_CONSIGNE 1_. Traduisez en anglais cette phrase de la chronique sur les solidarités familiales : « Les transformations de la structure de la famille ne conduisent pas à la disparition des solidarités familiales. »
_CONSIGNE 2_.
Répondez aux questions suivantes d'après la chronique sur les solidarités familiales.
(a) Par quelle formule de Martine Segalen la famille est-elle désignée ?
(b) Selon la chronique, comment les solidarités familiales sont-elles aujourd'hui, alors qu'elles étaient imposées hier ?
(c) Dans chaque famille d'autrefois, quel enfant était généralement désigné pour prendre en charge les parents ?
_CONSIGNE 3_. Poursuivez la chronique sur les solidarités familiales après sa dernière phrase.

_TEXTE AFFICHÉ_.
Permanence de la solidarité (4), chronique de Serge Guérin

Dans cette optique, il est intéressant de souligner que les solidarités familiales perdurent alors que la famille n’existe plus. Du moins dans la forme normative soutenue par l’institution depuis le Moyen-âge. Si elle a changé de temporalité et de structures, pour autant, elle est loin d’avoir disparue. Elle reste, pour reprendre la formule de Martine Segalen, le « pilier des identités ».

Les transformations de la structure de la famille ne conduisent pas à la disparition des solidarités familiales. Au contraire ! Elles étaient imposées hier ; elles sont largement choisies aujourd’hui.

Au temps jadis, on parlait de la « fille sacrifiée » : dans chaque famille, un enfant (généralement une fille) était désigné -le plus souvent de façon non-dite- par tous pour prendre en charge dans le futur les parents, voire les beaux-parents.

_ENTRÉES_.
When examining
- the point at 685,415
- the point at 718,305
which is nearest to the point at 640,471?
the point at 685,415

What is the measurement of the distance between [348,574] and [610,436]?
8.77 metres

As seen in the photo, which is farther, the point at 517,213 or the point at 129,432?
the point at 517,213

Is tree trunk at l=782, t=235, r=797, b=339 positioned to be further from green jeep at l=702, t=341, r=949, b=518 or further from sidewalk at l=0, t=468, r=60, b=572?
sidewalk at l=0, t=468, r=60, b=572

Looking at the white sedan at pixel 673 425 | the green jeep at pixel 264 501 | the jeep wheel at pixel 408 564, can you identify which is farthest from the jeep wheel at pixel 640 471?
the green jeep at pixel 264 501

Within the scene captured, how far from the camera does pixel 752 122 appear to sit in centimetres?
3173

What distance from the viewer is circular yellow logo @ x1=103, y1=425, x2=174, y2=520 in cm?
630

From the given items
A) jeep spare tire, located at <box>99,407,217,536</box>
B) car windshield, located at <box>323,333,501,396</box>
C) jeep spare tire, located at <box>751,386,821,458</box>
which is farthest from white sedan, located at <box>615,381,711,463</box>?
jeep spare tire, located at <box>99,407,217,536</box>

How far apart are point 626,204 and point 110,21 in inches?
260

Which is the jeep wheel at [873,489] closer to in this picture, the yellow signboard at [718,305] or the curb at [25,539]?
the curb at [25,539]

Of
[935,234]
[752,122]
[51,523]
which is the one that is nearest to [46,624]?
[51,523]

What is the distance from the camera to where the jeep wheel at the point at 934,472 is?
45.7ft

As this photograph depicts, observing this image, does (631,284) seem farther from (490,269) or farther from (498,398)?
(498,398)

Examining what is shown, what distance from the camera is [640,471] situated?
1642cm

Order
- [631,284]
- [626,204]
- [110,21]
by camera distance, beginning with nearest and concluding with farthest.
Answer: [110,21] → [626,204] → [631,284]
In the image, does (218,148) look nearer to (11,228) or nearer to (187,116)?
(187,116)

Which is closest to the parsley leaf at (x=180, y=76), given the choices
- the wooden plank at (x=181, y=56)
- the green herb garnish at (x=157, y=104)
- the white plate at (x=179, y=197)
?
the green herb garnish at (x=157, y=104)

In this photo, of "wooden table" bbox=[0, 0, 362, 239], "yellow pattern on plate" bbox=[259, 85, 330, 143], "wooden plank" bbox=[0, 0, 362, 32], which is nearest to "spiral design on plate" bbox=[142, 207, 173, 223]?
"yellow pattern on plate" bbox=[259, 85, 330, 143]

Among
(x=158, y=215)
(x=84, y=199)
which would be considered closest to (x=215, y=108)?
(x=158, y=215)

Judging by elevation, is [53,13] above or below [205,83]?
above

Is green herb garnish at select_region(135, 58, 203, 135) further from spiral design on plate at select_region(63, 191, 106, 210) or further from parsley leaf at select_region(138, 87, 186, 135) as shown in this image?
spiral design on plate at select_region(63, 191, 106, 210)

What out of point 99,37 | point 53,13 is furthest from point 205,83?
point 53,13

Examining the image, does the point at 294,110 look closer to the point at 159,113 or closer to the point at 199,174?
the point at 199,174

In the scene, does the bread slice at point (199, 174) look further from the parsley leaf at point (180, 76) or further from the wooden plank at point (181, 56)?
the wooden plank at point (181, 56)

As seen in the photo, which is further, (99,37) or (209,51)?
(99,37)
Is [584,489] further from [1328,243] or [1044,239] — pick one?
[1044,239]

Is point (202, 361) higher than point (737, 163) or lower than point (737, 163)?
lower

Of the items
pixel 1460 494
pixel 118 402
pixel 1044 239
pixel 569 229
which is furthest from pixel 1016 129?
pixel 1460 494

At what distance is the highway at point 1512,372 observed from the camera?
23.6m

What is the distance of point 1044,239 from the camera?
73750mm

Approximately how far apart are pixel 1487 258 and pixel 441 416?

_RÉSULTAT 1_. Changes in the structure of the family do not lead to the disappearance of family solidarity.

_RÉSULTAT 2_.
(a) Le « pilier des identités ».
(b) Elles sont largement choisies.
(c) Généralement une fille, appelée la « fille sacrifiée ».

_RÉSULTAT 3_.
Aujourd’hui, les formes d’appui de la part des proches ont aussi évolué. On doit à Claudine Attias-Donfut de magnifiques travaux sur l’importance du soutien au sein des familles. L’aide familiale apparaît d’abord réalisée par les femmes, compagnes ou filles. Mais, sous l’influence de la mutation de la famille et d’une autonomisation croissante des femmes et de leur rôle social traditionnel, les choses évoluent.

Ainsi, Simone Pennec montre pour sa part que la présence des fils est plus importante pour aider leur mère qu’auparavant. La taille de la fraterie-sororie, l’existence d’un ou de deux parents, les modes de vie, communs ou séparés, la présence ou non d’autres ascendants comme la composition des descendances contribuent à nuancer les pratiques.

Chacun cherche à « bricoler » entre les normes sociales, la régulation de ses tensions familiales et professionnelles et les valeurs individuelles et du groupe. Les rôles au sein de la famille sont de plus en plus polyvalents et évolutifs, y compris lorsqu’il s’agit de mobiliser les ressources de la solidarité.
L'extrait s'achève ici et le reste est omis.